But even though the latest update is encouraging, longtime observers of Facebook’s financial relationship with news publishers affected wariness or cautious optimism Monday afternoon when reached for comment.
Alan Mutter, a newspaper industry analyst and journalism teacher at the University of California, Berkeley, was skeptical that the subscription feature would prove to be a major windfall for local and regional news organizations, which have struggled to match their national brethren when it comes to building their subscriber rolls.
“I think this is like a chicken soup thing,” Mutter said. “It couldn’t hurt, but it’s not going to be a transformational business model for publishers to sell subscriptions through Facebook.”
He cited as evidence the vanishingly small proportion of readers who opt into subscription across the newspaper industry writ large and the reluctance of readers to shell out for a news subscription.
“Only a small number of people in the English-speaking world are willing to pay to acquire news,” Mutter said. “A lot more people are willing to buy Netflix and HBO than are willing to pay for a subscription.”
Complicating the matter somewhat is the as-yet unsettled nature of the subscription feature. According to The Wall Street Journal, Facebook is aiming to roll out the offering by the end of 2017, but the finer points are still up in the air. Among them: Will Facebook use a metered model, the kind employed by news organizations such as The New York Times? Will the subscription feature be on the company’s Instant Articles exclusively? Would Facebook take a cut of the subscription revenue? And who gets to keep the user data?

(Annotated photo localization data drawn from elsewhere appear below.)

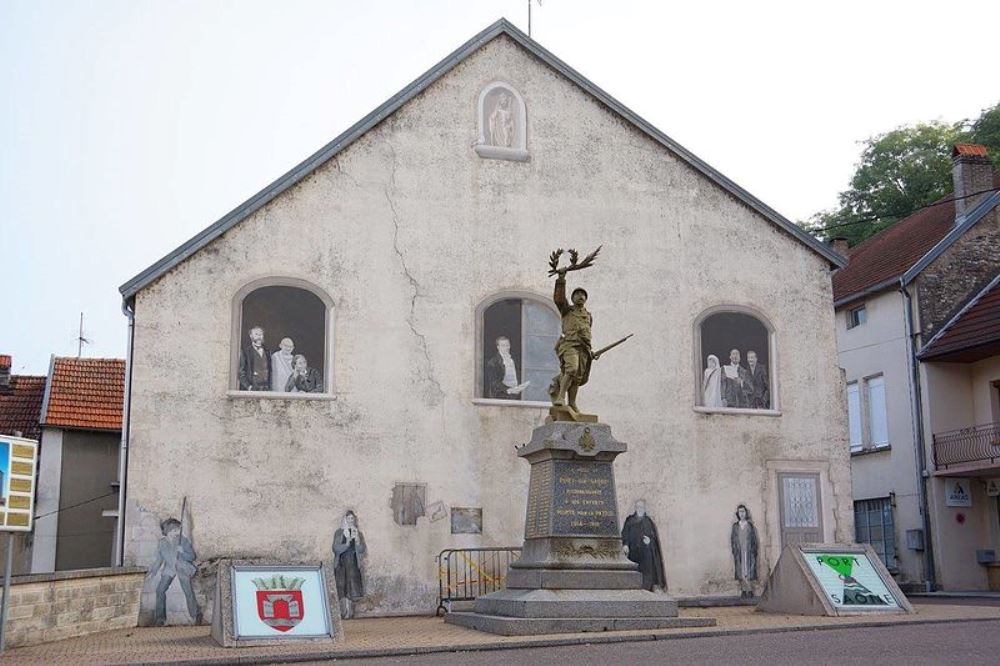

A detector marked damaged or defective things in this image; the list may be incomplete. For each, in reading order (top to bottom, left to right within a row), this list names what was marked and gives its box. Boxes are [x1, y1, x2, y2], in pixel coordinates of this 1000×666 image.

cracked plaster wall [119, 35, 852, 616]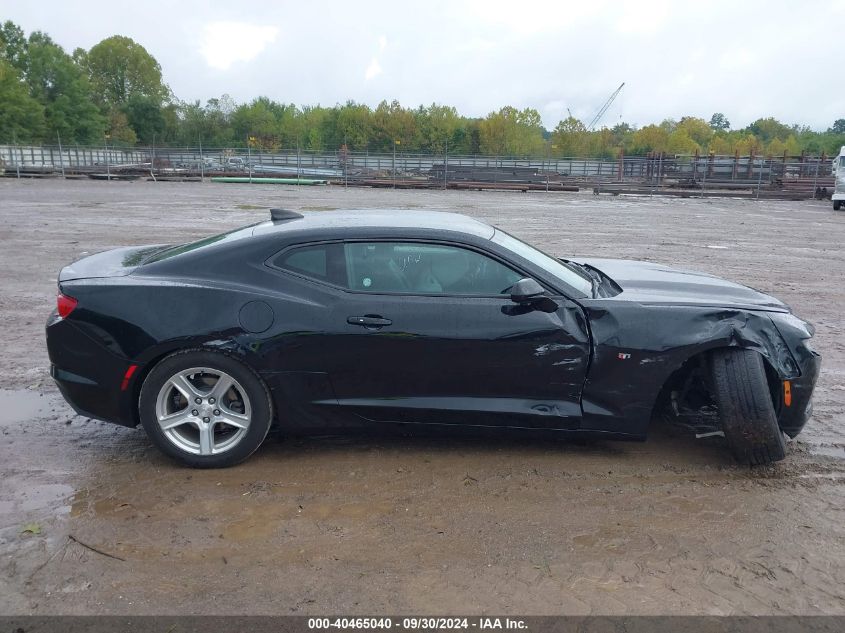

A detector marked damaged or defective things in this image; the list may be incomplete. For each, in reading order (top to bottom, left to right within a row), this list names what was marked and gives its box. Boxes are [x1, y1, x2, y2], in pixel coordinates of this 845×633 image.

front-end collision damage [576, 304, 816, 436]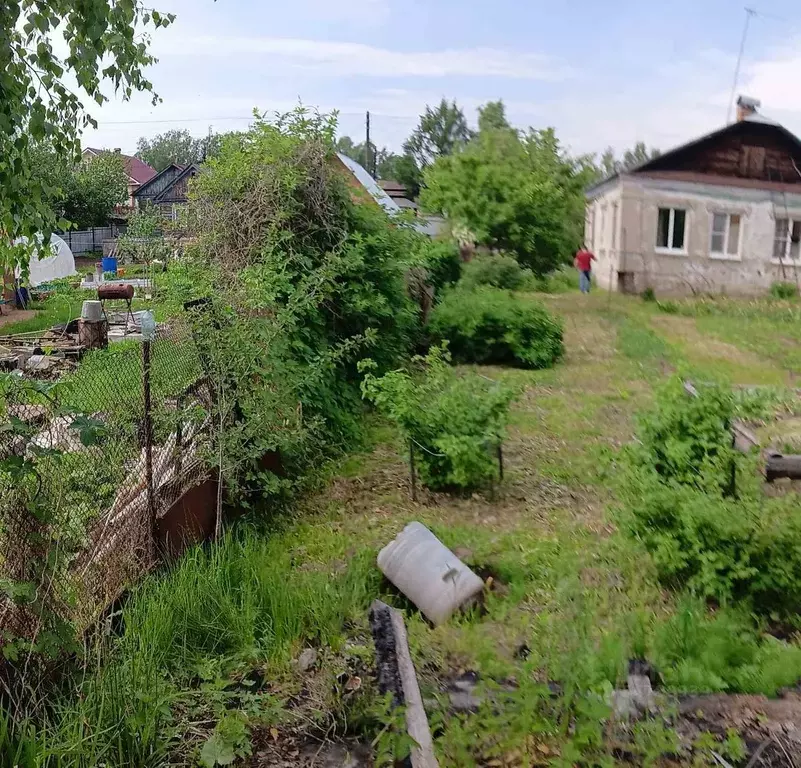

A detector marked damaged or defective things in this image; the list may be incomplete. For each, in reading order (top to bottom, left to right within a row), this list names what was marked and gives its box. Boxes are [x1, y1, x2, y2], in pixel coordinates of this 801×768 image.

rusty metal fence [0, 320, 214, 644]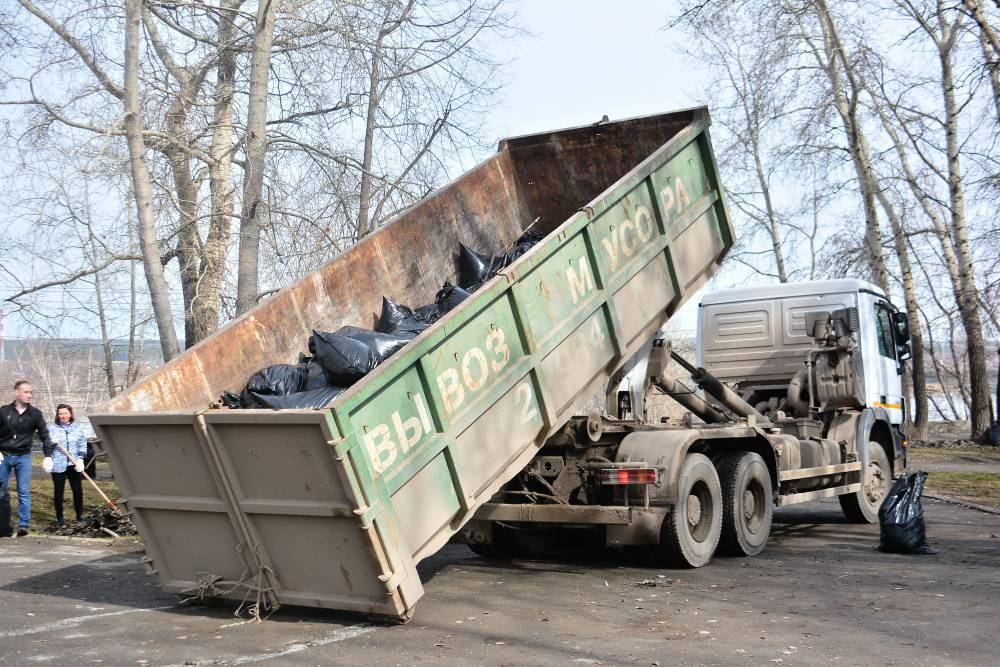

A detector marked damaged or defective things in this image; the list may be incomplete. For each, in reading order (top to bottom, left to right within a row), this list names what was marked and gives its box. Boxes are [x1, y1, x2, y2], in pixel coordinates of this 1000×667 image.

rusty metal panel [90, 105, 736, 620]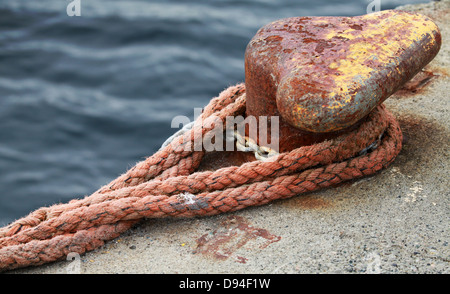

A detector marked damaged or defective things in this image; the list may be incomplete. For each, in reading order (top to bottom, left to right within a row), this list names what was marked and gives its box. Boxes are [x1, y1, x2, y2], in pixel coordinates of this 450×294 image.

rusty mooring bollard [244, 9, 442, 152]
corroded metal [244, 9, 442, 152]
rust stain [194, 215, 282, 260]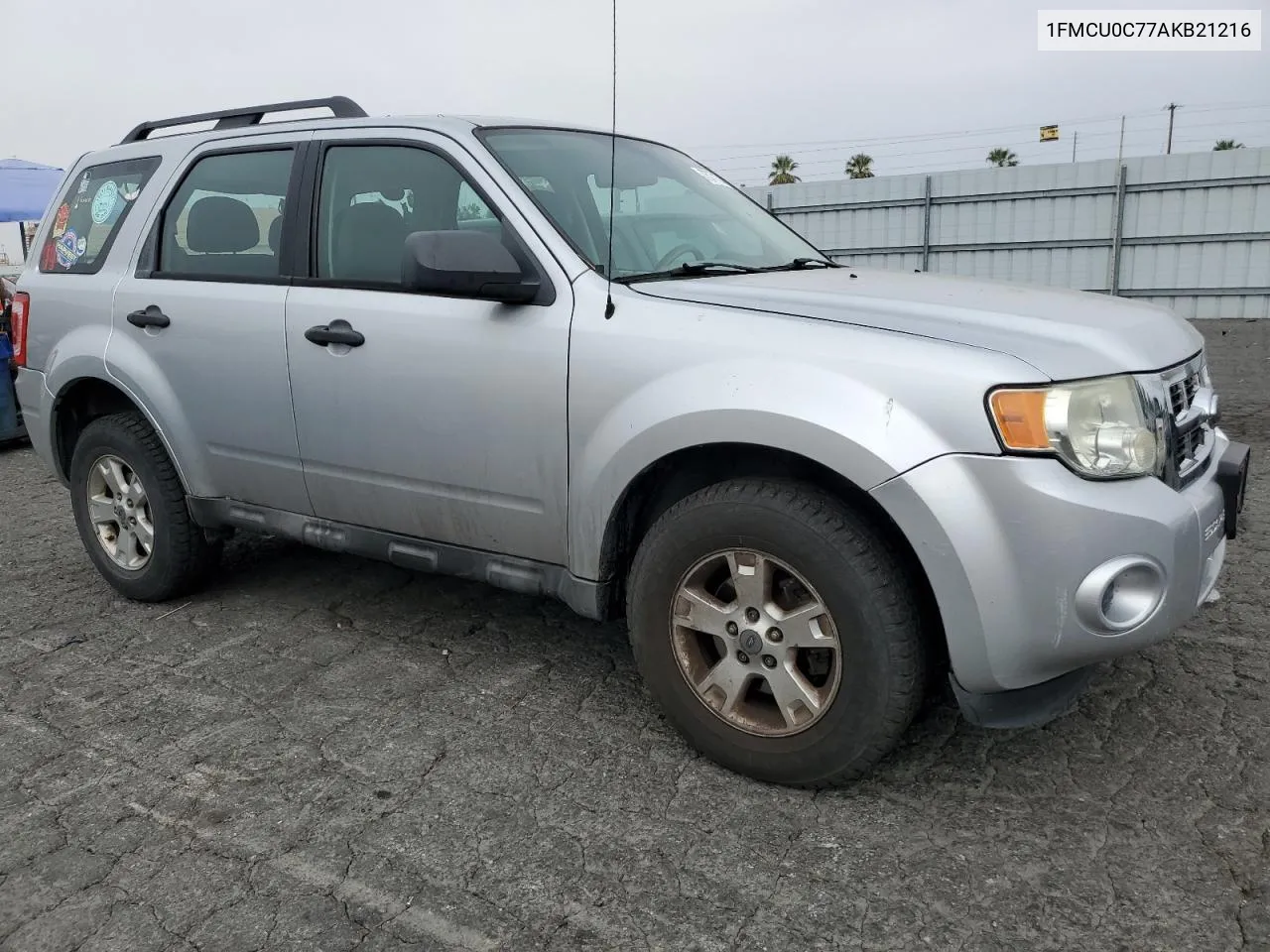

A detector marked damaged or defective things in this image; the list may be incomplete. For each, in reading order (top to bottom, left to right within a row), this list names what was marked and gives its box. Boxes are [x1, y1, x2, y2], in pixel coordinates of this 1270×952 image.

cracked asphalt pavement [2, 321, 1270, 952]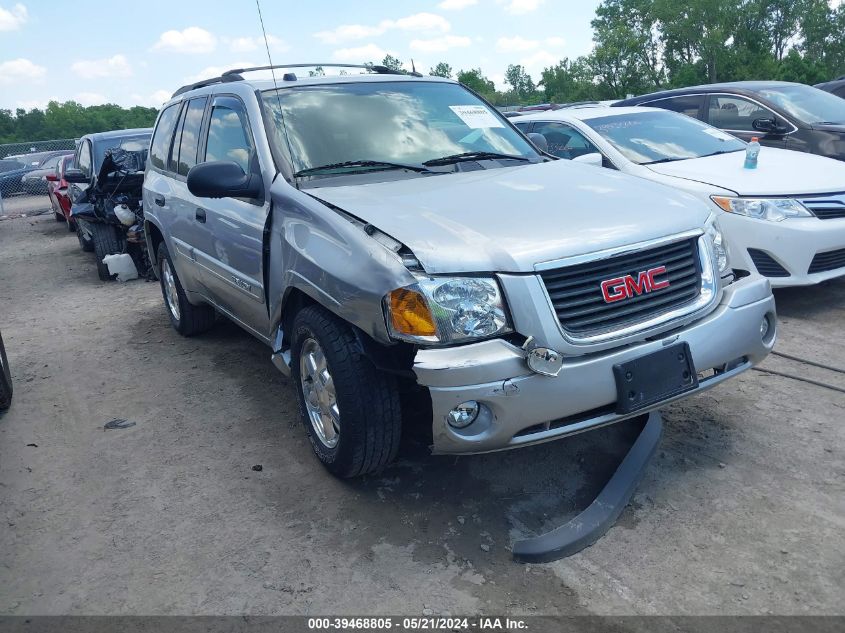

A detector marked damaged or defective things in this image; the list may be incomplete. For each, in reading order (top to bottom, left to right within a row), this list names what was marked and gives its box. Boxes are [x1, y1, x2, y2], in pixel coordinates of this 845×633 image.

dented hood [308, 159, 704, 272]
damaged front bumper [412, 274, 776, 452]
detached black bumper trim on ground [512, 410, 664, 564]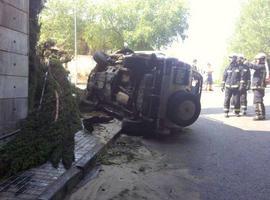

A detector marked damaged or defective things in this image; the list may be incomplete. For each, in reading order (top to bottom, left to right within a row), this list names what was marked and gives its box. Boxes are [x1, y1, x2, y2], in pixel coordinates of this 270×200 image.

“We don’t know yet the totality of Facebook’s proposed news subscription partnership,” said Jim Friedlich, executive director of Philadelphia’s Lenfest Institute. “According to The Wall Street Journal, they are in serious discussion with several major news publishers. There is not yet a granular picture of a proposed business deal, and as always, the devil is in the details.”
A news subscription platform on Facebook wouldn’t be a panacea, but it’s a meaningful step in the right direction, Friedlich said.
“The company is clearly serious about creating stronger partnerships with the news business, both to help journalism and to help Facebook,” he said. “On that sincere foundation, there is reason for optimism.”
Still, Facebook has built a powerful business by selling advertising against free media created by publishers of news and entertainment, said Jason Kint, the CEO of Digital Content Next, a trade organization that represents premium digital publishers. Allowing a subscription feature into that ad-supported ecosystem is “fundamentally at odds” with the company’s business model.
“The real tension that will determine whether this is meaningful or not is that Facebook makes over 90 percent of its revenue from advertising,” Kint said. “And all of their incentives and work to date has been to keep as much of the news and entertainment flowing through their platform free.”
But if it’s in earnest, Facebook’s subscription feature is exactly the kind of engineering “moonshot” that Kint called for in a letter to Facebook CEO Mark Zuckerberg and Google CEO Sundar Pichai in a letter late last year.
“Between the two companies, they have the platform and the engineering talent to change the trajectory for news and entertainment,” Kint said.